___ Material for this exercise
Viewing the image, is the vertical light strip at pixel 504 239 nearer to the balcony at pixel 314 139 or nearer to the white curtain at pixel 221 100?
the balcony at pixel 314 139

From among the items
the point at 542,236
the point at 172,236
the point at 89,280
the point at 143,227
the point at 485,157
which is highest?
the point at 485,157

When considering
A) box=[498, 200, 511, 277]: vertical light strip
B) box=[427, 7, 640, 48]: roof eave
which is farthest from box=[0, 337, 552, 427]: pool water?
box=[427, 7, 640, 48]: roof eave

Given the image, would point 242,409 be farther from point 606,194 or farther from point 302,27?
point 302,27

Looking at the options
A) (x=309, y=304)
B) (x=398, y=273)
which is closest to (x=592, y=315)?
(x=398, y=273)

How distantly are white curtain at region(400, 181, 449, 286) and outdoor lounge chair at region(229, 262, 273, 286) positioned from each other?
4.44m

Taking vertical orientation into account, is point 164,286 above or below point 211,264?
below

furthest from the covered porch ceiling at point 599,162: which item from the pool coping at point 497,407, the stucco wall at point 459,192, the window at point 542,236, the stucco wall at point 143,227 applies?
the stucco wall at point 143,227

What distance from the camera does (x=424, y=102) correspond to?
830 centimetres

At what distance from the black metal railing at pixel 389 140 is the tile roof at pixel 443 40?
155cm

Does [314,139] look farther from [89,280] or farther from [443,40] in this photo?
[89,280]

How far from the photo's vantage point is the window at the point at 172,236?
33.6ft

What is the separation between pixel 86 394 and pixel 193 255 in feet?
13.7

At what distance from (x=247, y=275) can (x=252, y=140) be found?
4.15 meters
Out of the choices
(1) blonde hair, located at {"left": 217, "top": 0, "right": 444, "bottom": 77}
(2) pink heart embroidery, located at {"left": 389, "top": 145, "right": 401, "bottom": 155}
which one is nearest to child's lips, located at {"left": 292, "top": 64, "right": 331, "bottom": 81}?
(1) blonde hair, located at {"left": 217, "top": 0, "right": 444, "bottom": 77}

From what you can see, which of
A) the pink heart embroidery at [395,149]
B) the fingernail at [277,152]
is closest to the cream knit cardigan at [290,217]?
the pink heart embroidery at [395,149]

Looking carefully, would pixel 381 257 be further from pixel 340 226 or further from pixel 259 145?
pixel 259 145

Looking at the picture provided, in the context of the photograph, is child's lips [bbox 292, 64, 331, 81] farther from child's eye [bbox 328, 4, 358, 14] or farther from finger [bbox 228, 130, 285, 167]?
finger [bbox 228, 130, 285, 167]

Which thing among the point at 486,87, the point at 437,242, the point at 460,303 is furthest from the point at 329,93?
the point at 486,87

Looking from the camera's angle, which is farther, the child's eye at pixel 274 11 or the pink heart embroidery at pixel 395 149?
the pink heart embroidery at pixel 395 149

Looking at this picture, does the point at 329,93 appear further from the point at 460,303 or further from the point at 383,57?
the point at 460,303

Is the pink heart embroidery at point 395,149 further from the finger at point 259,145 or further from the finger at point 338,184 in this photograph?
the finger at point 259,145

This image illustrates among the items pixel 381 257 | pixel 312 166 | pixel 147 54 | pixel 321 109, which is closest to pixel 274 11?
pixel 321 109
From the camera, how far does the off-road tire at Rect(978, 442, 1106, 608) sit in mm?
______
→ Challenge
Type out the whole listing above again, exactly as it stands.

→ Output of the task
Viewing the image, is the vertical light strip at pixel 504 239 nearer to the balcony at pixel 314 139 or nearer to the white curtain at pixel 221 100?
the balcony at pixel 314 139

From among the items
the point at 542,236
the point at 172,236
the point at 89,280
the point at 143,227
the point at 485,157
which is highest?
the point at 485,157

When considering
A) box=[498, 200, 511, 277]: vertical light strip
B) box=[427, 7, 640, 48]: roof eave
which is farthest from box=[0, 337, 552, 427]: pool water?
box=[427, 7, 640, 48]: roof eave

Given the image, would point 242,409 be farther from point 606,194 or farther from point 302,27?
point 302,27

Looking at the options
A) (x=309, y=304)
B) (x=398, y=273)
which is closest to (x=592, y=315)?
(x=398, y=273)

How distantly are white curtain at region(400, 181, 449, 286) and outdoor lounge chair at region(229, 262, 273, 286) positioned from each other?
4.44m

Taking vertical orientation into account, is point 164,286 above or below point 211,264?
below

furthest from the covered porch ceiling at point 599,162: which item from the pool coping at point 497,407, the stucco wall at point 459,192, the window at point 542,236, the stucco wall at point 143,227 applies?
the stucco wall at point 143,227

What distance from the camera does (x=424, y=102) correspond to?
830 centimetres

At what distance from the black metal railing at pixel 389 140 is the tile roof at pixel 443 40?
155cm

Does [314,139] look farther from [89,280] or farther from [443,40] in this photo?
[89,280]

How far from the photo's vantage point is the window at the point at 172,236?
33.6ft

What is the separation between pixel 86 394 and pixel 193 255 in feet?
13.7

At what distance from (x=247, y=275) can (x=252, y=140) be found?
4.15 meters
Out of the choices
(1) blonde hair, located at {"left": 217, "top": 0, "right": 444, "bottom": 77}
(2) pink heart embroidery, located at {"left": 389, "top": 145, "right": 401, "bottom": 155}
which one is nearest to child's lips, located at {"left": 292, "top": 64, "right": 331, "bottom": 81}?
(1) blonde hair, located at {"left": 217, "top": 0, "right": 444, "bottom": 77}

From what you can see, which of
A) the pink heart embroidery at [395,149]
B) the fingernail at [277,152]
is closest to the cream knit cardigan at [290,217]?
the pink heart embroidery at [395,149]

Looking carefully, would pixel 381 257 be further from pixel 340 226 or further from pixel 259 145?
pixel 259 145

Looking at the picture provided, in the context of the photograph, is child's lips [bbox 292, 64, 331, 81] farther from child's eye [bbox 328, 4, 358, 14] or farther from finger [bbox 228, 130, 285, 167]?
finger [bbox 228, 130, 285, 167]

Which thing among the point at 486,87, the point at 437,242, the point at 460,303 is furthest from the point at 329,93?
the point at 486,87

Looking from the camera's angle, which is farther, the child's eye at pixel 274 11 or the pink heart embroidery at pixel 395 149?
the pink heart embroidery at pixel 395 149

Looking at this picture, does the point at 329,93 appear further from the point at 460,303 or further from the point at 383,57?
the point at 460,303

Is the pink heart embroidery at point 395,149 further from the finger at point 259,145 or further from the finger at point 338,184 in this photograph?
the finger at point 259,145

This image illustrates among the items pixel 381 257 | pixel 312 166 | pixel 147 54 | pixel 321 109, which is closest to pixel 274 11?
pixel 321 109
From the camera, how far does the off-road tire at Rect(978, 442, 1106, 608) sit in mm?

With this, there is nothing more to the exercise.